(Records for this task Opens)

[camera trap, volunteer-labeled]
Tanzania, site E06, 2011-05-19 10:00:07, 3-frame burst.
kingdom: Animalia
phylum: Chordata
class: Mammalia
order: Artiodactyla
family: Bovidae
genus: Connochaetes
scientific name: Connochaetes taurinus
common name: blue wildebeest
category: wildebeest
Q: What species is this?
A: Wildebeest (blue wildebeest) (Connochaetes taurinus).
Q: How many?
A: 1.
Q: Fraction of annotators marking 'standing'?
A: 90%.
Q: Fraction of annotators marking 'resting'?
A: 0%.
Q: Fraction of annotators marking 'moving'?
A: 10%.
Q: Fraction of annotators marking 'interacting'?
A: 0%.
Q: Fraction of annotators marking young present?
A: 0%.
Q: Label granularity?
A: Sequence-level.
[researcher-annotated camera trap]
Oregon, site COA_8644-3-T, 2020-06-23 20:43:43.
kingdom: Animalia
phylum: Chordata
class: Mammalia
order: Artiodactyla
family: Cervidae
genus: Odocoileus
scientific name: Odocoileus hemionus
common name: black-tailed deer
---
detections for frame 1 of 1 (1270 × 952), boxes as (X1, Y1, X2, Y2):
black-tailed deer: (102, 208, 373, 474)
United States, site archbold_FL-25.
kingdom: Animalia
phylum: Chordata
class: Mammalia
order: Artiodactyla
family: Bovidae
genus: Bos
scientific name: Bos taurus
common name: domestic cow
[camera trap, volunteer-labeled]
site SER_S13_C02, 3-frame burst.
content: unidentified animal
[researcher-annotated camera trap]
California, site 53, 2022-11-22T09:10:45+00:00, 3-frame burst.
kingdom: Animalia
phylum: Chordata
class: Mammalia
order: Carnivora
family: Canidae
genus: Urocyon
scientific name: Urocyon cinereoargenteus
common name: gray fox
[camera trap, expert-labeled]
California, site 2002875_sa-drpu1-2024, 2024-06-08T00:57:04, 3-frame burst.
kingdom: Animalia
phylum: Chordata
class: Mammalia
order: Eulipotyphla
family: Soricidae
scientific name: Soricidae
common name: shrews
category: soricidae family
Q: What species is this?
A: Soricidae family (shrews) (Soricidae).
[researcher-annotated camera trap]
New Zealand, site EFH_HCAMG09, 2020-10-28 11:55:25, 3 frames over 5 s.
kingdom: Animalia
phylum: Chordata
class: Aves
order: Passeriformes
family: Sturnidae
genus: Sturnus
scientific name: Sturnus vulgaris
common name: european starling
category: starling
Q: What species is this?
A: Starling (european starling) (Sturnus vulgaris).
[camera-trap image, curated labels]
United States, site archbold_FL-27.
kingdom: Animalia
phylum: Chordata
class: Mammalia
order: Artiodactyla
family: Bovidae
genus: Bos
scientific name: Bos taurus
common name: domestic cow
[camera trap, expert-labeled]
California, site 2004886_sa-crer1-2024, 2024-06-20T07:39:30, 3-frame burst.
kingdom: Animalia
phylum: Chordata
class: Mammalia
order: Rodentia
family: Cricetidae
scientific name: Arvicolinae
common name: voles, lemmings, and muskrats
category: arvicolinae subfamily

(Records for this task Closes)

What is expected => Only an exact transcription of all the records above counts as an answer.

Output for this exercise =>
[camera trap, volunteer-labeled]
Tanzania, site E06, 2011-05-19 10:00:07, 3-frame burst.
kingdom: Animalia
phylum: Chordata
class: Mammalia
order: Artiodactyla
family: Bovidae
genus: Connochaetes
scientific name: Connochaetes taurinus
common name: blue wildebeest
category: wildebeest
Q: What species is this?
A: Wildebeest (blue wildebeest) (Connochaetes taurinus).
Q: How many?
A: 1.
Q: Fraction of annotators marking 'standing'?
A: 90%.
Q: Fraction of annotators marking 'resting'?
A: 0%.
Q: Fraction of annotators marking 'moving'?
A: 10%.
Q: Fraction of annotators marking 'interacting'?
A: 0%.
Q: Fraction of annotators marking young present?
A: 0%.
Q: Label granularity?
A: Sequence-level.
[researcher-annotated camera trap]
Oregon, site COA_8644-3-T, 2020-06-23 20:43:43.
kingdom: Animalia
phylum: Chordata
class: Mammalia
order: Artiodactyla
family: Cervidae
genus: Odocoileus
scientific name: Odocoileus hemionus
common name: black-tailed deer
---
detections for frame 1 of 1 (1270 × 952), boxes as (X1, Y1, X2, Y2):
black-tailed deer: (102, 208, 373, 474)
United States, site archbold_FL-25.
kingdom: Animalia
phylum: Chordata
class: Mammalia
order: Artiodactyla
family: Bovidae
genus: Bos
scientific name: Bos taurus
common name: domestic cow
[camera trap, volunteer-labeled]
site SER_S13_C02, 3-frame burst.
content: unidentified animal
[researcher-annotated camera trap]
California, site 53, 2022-11-22T09:10:45+00:00, 3-frame burst.
kingdom: Animalia
phylum: Chordata
class: Mammalia
order: Carnivora
family: Canidae
genus: Urocyon
scientific name: Urocyon cinereoargenteus
common name: gray fox
[camera trap, expert-labeled]
California, site 2002875_sa-drpu1-2024, 2024-06-08T00:57:04, 3-frame burst.
kingdom: Animalia
phylum: Chordata
class: Mammalia
order: Eulipotyphla
family: Soricidae
scientific name: Soricidae
common name: shrews
category: soricidae family
Q: What species is this?
A: Soricidae family (shrews) (Soricidae).
[researcher-annotated camera trap]
New Zealand, site EFH_HCAMG09, 2020-10-28 11:55:25, 3 frames over 5 s.
kingdom: Animalia
phylum: Chordata
class: Aves
order: Passeriformes
family: Sturnidae
genus: Sturnus
scientific name: Sturnus vulgaris
common name: european starling
category: starling
Q: What species is this?
A: Starling (european starling) (Sturnus vulgaris).
[camera-trap image, curated labels]
United States, site archbold_FL-27.
kingdom: Animalia
phylum: Chordata
class: Mammalia
order: Artiodactyla
family: Bovidae
genus: Bos
scientific name: Bos taurus
common name: domestic cow
[camera trap, expert-labeled]
California, site 2004886_sa-crer1-2024, 2024-06-20T07:39:30, 3-frame burst.
kingdom: Animalia
phylum: Chordata
class: Mammalia
order: Rodentia
family: Cricetidae
scientific name: Arvicolinae
common name: voles, lemmings, and muskrats
category: arvicolinae subfamily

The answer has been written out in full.